Bu hafta Isparta'dan Turhan abi ve Erzincan'dan Münir abiler ziyaretimize geldiler. Abiler buradaki kardeşlerle saatlerce Arapça ders yaptılar. Lübnan'daki bizimle alakadar abilerle dersler oldu. Abilerle Trablus'a gittik. Trablus Cinan Üniversitesi’nde Profesör bir zat külliyatı birkaç kez okumuş, hizmetlerde faal olan bir zat var onu da ziyaret ettik. Bizden daha önce aldığı bine kadar kitabı talebelerine dağıtmış. Burada İslam Üniversitelerinde doktora yapanlara tez olarak risalelerden hazırlık yapılması isteniyor.
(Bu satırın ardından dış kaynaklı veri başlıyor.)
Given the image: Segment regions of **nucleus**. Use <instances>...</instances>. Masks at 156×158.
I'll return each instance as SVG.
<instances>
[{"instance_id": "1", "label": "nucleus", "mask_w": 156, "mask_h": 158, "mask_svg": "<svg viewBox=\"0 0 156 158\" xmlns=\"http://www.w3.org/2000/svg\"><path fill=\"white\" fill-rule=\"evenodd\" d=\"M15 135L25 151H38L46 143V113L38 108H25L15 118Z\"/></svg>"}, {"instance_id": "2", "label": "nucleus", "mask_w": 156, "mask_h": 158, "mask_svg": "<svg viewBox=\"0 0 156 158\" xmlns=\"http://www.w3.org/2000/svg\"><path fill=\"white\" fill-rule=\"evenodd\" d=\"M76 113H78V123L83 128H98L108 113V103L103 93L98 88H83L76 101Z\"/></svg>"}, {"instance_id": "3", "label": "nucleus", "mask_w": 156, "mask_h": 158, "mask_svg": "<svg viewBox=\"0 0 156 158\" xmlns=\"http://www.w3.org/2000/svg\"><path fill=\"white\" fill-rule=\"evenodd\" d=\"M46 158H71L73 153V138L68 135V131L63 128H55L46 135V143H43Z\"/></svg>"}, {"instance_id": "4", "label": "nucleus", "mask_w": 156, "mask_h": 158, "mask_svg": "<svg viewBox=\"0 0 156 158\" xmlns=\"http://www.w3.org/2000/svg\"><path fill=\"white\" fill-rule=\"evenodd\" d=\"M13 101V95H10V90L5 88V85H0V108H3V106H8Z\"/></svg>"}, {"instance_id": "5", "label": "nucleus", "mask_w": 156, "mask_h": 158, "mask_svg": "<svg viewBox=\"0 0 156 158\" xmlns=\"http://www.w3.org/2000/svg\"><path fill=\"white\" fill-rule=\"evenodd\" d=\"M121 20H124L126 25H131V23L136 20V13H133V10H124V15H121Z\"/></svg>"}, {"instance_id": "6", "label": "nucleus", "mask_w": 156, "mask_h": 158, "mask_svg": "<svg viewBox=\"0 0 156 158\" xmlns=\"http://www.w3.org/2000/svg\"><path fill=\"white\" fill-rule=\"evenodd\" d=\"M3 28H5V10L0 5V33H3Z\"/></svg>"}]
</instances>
BÜTÜN KÜLLİYATI FRANSIZCAYA TERCÜME EDECEK

Trablus’ta bir dersane açma niyet ettiğimizi söyledik. Hemen sahip çıktı ve “ben size yer tahsis ederim” dedi. Sekizyüz metrekare bir yer gösterdi. İnşallah bir-iki hafta içinde faaliyete girecek. Profesör abimizin avukatlık yapan bir kızı var kendisi de nur talebesi. Kendisi son sempozyumda konuşmacı olarak katıldı. Ve dört dili ana dili gibi biliyor. Bunlardan birisi de Fransızca. Ablamızın tercüme üzerine ihtisası var. Tercüme bürosu var. İslami bir çok kitap tercüme etmiş. Biz de kendisi ile görüşüp Fransızca risalelerin tercümesine çok ihtiyaç olduğunu ve bu tercüme faaliyetini yapıp yapamayacağını sorduk. Kendisi bunu memnuniyetle yapabileceğini söyledi. Yirmiüçüncü Sözden başladı. İnşallah ardından bütün külliyatı Fransızcaya tercüme edecek. Kendisi de derslerinde talebelerine risaleleri tercüme ettirerek risaleleri talebelerine hem okutuyor hem yazdırıyor. Ailecek Risale-i Nur hayranı insanlar.

RADYODAN İNGİLİZCE VE ARAPÇA HUTBE-İ ŞAMİYE OKUNACAK

Sonra Trablus'da Türkçe bilen, Ankara’da eczacılık okumuş bir abimizi ziyaret ettik. Risalelere dost biri. Ankara’da değil Trablus’ta tanımış hizmetleri. Bize bir kitap fuarı yapacaklarını ve bizim de katılmamızı istedi. Buna benzer bir kitap fuarı da önümüzdeki aylarda Beyrut'ta olacak inşallah. Bu fuar Arap alemi bakımından çok büyük ve önemli. Buraya da katılacağız inşallah. Şu anda yakından ilgilendiğimiz bir meselede yakında bir radyodan üniversiteli kardeşler İngilizce ve Arapça Hutbe-i Şamiye’yi okuyacak ve bütün Lübnan'ın istifadesine sunacaklar.

Biz bu mektubu hülasa nevinden aktardık. Abilerimizi Lübnan hizmetlerini yakından görmeleri için Lübnan a bekliyoruz. Ve hizmetlerin inkişafı için dualarını bekliyoruz.